▶ [Exercise goal] Reproduce the passage from the Java data conversion text word for word, starting at "Narrowing conversions are" and ending at "a narrowing conversion.".
┌─ Document excerpt
Data Conversion
What You Will Learn
  • Widening Conversion vs Narrowing Conversion
  • Assignment Conversion
  • Arithmetic Conversion
  • Casting

Data Conversion

Because Java is a strongly typed language, each data value is associated with a particular type. It is sometimes helpful or necessary to convert a data value of one type to another type, but we must be careful that we don't lose important information in the process. For example, suppose a double variable that holds the number 23.45 is converted to an int value. Because an int cannot store the fractional part of a number, some information would be lost in the conversion, and the number represented in the int would not keep its original value.

A conversion between one primitive type and another falls into one of two categories: widening conversions and narrowing conversions. Widening conversions are the safest because they usually do not lose information. Converting from an int to a double is a widening conversion.

Narrowing conversions are more likely to lose information than widening conversions. Therefore, in general, they should be avoided. Converting from a double to an int is a narrowing conversion.
└─
┌─ Extracted entries
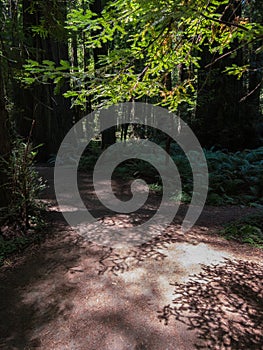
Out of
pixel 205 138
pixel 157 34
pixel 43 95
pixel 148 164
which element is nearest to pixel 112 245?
pixel 157 34

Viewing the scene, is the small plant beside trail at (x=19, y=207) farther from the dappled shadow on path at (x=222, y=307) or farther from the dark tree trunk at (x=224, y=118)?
the dark tree trunk at (x=224, y=118)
└─
▶ [Task output]
Narrowing conversions are more likely to lose information than widening conversions. Therefore, in general, they should be avoided. Converting from a double to an int is a narrowing conversion.